Records from a collection

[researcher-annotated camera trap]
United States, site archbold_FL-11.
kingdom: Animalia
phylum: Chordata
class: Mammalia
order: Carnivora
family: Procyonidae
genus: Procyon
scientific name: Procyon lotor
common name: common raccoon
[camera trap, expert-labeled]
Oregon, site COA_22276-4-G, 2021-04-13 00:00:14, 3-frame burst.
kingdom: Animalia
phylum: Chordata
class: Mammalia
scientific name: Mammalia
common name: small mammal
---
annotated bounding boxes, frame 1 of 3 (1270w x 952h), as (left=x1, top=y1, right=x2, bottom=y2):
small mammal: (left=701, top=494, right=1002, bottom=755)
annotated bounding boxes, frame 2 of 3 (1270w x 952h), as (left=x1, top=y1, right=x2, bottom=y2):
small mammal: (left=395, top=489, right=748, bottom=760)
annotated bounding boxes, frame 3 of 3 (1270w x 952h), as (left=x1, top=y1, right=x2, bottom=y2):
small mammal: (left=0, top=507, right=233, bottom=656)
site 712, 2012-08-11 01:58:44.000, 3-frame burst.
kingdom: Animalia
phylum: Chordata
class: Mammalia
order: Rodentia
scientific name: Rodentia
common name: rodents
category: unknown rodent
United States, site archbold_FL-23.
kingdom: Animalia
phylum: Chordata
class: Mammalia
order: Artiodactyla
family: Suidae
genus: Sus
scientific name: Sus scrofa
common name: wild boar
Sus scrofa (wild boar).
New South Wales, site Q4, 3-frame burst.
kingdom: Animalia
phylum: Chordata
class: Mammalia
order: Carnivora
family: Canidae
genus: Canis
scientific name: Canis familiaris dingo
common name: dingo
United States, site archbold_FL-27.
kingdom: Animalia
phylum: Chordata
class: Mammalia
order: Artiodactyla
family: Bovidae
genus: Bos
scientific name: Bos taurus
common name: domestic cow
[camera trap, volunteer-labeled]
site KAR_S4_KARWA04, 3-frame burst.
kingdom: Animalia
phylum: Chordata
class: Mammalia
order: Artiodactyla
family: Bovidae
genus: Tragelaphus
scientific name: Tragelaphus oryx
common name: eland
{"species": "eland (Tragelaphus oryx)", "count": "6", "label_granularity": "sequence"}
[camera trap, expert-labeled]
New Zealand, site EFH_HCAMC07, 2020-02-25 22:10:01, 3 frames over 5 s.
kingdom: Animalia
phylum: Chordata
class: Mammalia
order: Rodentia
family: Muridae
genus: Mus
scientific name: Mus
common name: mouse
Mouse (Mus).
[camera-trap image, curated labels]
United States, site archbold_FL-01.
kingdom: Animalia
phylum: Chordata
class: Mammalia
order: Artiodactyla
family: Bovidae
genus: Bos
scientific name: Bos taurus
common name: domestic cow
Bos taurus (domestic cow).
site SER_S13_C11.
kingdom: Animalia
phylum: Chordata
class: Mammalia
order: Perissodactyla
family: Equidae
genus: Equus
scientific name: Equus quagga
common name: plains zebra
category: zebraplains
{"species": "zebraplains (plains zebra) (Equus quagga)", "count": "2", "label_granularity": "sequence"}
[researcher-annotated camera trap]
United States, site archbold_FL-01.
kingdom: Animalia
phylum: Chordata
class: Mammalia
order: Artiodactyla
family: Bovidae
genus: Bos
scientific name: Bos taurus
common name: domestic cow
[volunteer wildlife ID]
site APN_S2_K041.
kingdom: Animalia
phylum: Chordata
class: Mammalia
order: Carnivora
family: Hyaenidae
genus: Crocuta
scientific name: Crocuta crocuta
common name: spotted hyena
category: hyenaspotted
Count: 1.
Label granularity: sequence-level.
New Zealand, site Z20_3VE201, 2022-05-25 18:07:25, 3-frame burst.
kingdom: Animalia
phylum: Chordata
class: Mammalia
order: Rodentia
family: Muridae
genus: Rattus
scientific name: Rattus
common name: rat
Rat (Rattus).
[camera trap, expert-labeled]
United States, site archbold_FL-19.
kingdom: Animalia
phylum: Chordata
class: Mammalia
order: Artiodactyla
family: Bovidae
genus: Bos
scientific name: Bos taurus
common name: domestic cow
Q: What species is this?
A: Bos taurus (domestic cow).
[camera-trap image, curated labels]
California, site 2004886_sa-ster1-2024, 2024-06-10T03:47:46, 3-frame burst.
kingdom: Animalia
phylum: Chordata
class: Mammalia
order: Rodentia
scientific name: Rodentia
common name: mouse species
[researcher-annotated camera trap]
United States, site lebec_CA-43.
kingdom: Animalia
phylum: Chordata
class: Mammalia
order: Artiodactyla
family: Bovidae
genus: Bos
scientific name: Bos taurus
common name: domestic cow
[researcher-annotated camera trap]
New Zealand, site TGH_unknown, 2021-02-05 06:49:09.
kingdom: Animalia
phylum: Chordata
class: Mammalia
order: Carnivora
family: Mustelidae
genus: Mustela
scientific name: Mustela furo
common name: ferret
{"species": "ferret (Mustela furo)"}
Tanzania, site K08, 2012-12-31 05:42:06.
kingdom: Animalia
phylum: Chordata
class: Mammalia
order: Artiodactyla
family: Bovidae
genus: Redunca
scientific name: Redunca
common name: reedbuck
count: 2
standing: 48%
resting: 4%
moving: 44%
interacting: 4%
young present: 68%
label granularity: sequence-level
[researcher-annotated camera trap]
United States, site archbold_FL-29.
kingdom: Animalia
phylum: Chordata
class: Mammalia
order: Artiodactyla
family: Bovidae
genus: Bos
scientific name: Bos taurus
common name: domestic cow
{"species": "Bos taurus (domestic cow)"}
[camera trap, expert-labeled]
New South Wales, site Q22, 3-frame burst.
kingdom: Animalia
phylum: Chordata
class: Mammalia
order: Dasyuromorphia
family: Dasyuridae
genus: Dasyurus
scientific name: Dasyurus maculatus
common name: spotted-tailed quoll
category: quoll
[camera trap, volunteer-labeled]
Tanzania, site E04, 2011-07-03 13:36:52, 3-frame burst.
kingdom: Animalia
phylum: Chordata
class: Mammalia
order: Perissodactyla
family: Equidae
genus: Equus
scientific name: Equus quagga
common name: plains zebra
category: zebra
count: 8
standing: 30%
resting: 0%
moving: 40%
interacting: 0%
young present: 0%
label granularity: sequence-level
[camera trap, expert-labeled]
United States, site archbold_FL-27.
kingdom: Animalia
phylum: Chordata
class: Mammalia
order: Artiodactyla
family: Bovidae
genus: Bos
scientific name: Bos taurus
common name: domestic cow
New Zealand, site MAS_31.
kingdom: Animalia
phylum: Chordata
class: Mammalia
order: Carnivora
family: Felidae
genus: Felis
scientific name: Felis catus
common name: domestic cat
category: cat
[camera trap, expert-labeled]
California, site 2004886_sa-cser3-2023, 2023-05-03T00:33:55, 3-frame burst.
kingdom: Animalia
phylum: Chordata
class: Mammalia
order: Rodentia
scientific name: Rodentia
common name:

Work to complete ▸ Provide the number of lines above containing "Zealand" and nothing else.

Result for this exercise ▸ 4